Directions:
Write out the whole listing without a single alteration.

Exercise inputs:
Segment Open
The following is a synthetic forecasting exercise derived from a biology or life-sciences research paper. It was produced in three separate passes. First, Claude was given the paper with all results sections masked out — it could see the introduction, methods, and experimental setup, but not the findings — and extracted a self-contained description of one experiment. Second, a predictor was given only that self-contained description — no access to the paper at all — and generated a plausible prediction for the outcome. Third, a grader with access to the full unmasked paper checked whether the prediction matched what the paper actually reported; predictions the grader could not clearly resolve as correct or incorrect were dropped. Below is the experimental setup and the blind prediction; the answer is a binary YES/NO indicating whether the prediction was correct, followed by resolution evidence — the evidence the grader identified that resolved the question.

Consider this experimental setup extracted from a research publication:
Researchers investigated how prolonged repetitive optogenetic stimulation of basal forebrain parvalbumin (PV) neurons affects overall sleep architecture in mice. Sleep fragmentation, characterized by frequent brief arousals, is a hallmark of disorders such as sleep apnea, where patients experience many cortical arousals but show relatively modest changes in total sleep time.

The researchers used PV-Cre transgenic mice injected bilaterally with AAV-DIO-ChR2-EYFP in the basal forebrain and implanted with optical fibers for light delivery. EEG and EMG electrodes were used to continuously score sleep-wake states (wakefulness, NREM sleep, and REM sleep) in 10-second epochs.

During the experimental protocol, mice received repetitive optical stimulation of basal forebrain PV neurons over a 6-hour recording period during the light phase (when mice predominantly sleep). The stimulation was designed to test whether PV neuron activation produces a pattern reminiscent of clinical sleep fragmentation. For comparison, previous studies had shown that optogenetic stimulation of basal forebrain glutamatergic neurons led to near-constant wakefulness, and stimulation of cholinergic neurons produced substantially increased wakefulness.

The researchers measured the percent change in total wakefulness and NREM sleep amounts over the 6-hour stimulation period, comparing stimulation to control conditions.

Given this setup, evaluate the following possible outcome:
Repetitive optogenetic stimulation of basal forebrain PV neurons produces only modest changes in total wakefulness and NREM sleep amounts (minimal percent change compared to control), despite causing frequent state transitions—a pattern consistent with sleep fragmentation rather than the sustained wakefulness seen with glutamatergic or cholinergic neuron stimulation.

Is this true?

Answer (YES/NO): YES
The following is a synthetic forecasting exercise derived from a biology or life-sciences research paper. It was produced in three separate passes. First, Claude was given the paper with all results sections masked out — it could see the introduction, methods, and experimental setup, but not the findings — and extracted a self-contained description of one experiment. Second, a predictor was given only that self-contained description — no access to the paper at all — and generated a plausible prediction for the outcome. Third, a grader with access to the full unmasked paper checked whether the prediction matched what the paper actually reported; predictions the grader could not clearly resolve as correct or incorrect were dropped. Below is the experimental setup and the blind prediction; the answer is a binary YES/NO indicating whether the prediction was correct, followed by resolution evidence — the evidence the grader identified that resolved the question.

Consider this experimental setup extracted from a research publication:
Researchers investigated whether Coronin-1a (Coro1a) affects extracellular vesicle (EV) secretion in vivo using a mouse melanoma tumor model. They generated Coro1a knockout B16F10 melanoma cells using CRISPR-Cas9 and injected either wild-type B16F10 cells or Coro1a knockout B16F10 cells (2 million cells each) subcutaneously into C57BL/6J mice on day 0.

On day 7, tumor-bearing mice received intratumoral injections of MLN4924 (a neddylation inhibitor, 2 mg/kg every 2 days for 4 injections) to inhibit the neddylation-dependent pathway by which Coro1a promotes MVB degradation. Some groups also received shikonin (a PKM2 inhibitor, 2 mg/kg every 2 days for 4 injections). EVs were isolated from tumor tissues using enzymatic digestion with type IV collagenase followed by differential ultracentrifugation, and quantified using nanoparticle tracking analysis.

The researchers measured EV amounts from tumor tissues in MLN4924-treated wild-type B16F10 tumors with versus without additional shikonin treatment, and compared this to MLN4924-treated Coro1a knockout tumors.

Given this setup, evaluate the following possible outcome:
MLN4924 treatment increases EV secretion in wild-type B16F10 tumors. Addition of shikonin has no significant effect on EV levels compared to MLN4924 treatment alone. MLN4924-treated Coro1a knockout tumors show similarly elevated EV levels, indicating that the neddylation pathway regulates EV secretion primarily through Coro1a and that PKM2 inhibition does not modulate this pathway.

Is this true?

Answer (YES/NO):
Segment Closed
Solution for this problem:
The following is a synthetic forecasting exercise derived from a biology or life-sciences research paper. It was produced in three separate passes. First, Claude was given the paper with all results sections masked out — it could see the introduction, methods, and experimental setup, but not the findings — and extracted a self-contained description of one experiment. Second, a predictor was given only that self-contained description — no access to the paper at all — and generated a plausible prediction for the outcome. Third, a grader with access to the full unmasked paper checked whether the prediction matched what the paper actually reported; predictions the grader could not clearly resolve as correct or incorrect were dropped. Below is the experimental setup and the blind prediction; the answer is a binary YES/NO indicating whether the prediction was correct, followed by resolution evidence — the evidence the grader identified that resolved the question.

Consider this experimental setup extracted from a research publication:
Researchers investigated how prolonged repetitive optogenetic stimulation of basal forebrain parvalbumin (PV) neurons affects overall sleep architecture in mice. Sleep fragmentation, characterized by frequent brief arousals, is a hallmark of disorders such as sleep apnea, where patients experience many cortical arousals but show relatively modest changes in total sleep time.

The researchers used PV-Cre transgenic mice injected bilaterally with AAV-DIO-ChR2-EYFP in the basal forebrain and implanted with optical fibers for light delivery. EEG and EMG electrodes were used to continuously score sleep-wake states (wakefulness, NREM sleep, and REM sleep) in 10-second epochs.

During the experimental protocol, mice received repetitive optical stimulation of basal forebrain PV neurons over a 6-hour recording period during the light phase (when mice predominantly sleep). The stimulation was designed to test whether PV neuron activation produces a pattern reminiscent of clinical sleep fragmentation. For comparison, previous studies had shown that optogenetic stimulation of basal forebrain glutamatergic neurons led to near-constant wakefulness, and stimulation of cholinergic neurons produced substantially increased wakefulness.

The researchers measured the percent change in total wakefulness and NREM sleep amounts over the 6-hour stimulation period, comparing stimulation to control conditions.

Given this setup, evaluate the following possible outcome:
Repetitive optogenetic stimulation of basal forebrain PV neurons produces only modest changes in total wakefulness and NREM sleep amounts (minimal percent change compared to control), despite causing frequent state transitions—a pattern consistent with sleep fragmentation rather than the sustained wakefulness seen with glutamatergic or cholinergic neuron stimulation.

Is this true?

Answer (YES/NO): YES
The following is a synthetic forecasting exercise derived from a biology or life-sciences research paper. It was produced in three separate passes. First, Claude was given the paper with all results sections masked out — it could see the introduction, methods, and experimental setup, but not the findings — and extracted a self-contained description of one experiment. Second, a predictor was given only that self-contained description — no access to the paper at all — and generated a plausible prediction for the outcome. Third, a grader with access to the full unmasked paper checked whether the prediction matched what the paper actually reported; predictions the grader could not clearly resolve as correct or incorrect were dropped. Below is the experimental setup and the blind prediction; the answer is a binary YES/NO indicating whether the prediction was correct, followed by resolution evidence — the evidence the grader identified that resolved the question.

Consider this experimental setup extracted from a research publication:
Researchers investigated whether Coronin-1a (Coro1a) affects extracellular vesicle (EV) secretion in vivo using a mouse melanoma tumor model. They generated Coro1a knockout B16F10 melanoma cells using CRISPR-Cas9 and injected either wild-type B16F10 cells or Coro1a knockout B16F10 cells (2 million cells each) subcutaneously into C57BL/6J mice on day 0.

On day 7, tumor-bearing mice received intratumoral injections of MLN4924 (a neddylation inhibitor, 2 mg/kg every 2 days for 4 injections) to inhibit the neddylation-dependent pathway by which Coro1a promotes MVB degradation. Some groups also received shikonin (a PKM2 inhibitor, 2 mg/kg every 2 days for 4 injections). EVs were isolated from tumor tissues using enzymatic digestion with type IV collagenase followed by differential ultracentrifugation, and quantified using nanoparticle tracking analysis.

The researchers measured EV amounts from tumor tissues in MLN4924-treated wild-type B16F10 tumors with versus without additional shikonin treatment, and compared this to MLN4924-treated Coro1a knockout tumors.

Given this setup, evaluate the following possible outcome:
MLN4924 treatment increases EV secretion in wild-type B16F10 tumors. Addition of shikonin has no significant effect on EV levels compared to MLN4924 treatment alone. MLN4924-treated Coro1a knockout tumors show similarly elevated EV levels, indicating that the neddylation pathway regulates EV secretion primarily through Coro1a and that PKM2 inhibition does not modulate this pathway.

Is this true?

Answer (YES/NO):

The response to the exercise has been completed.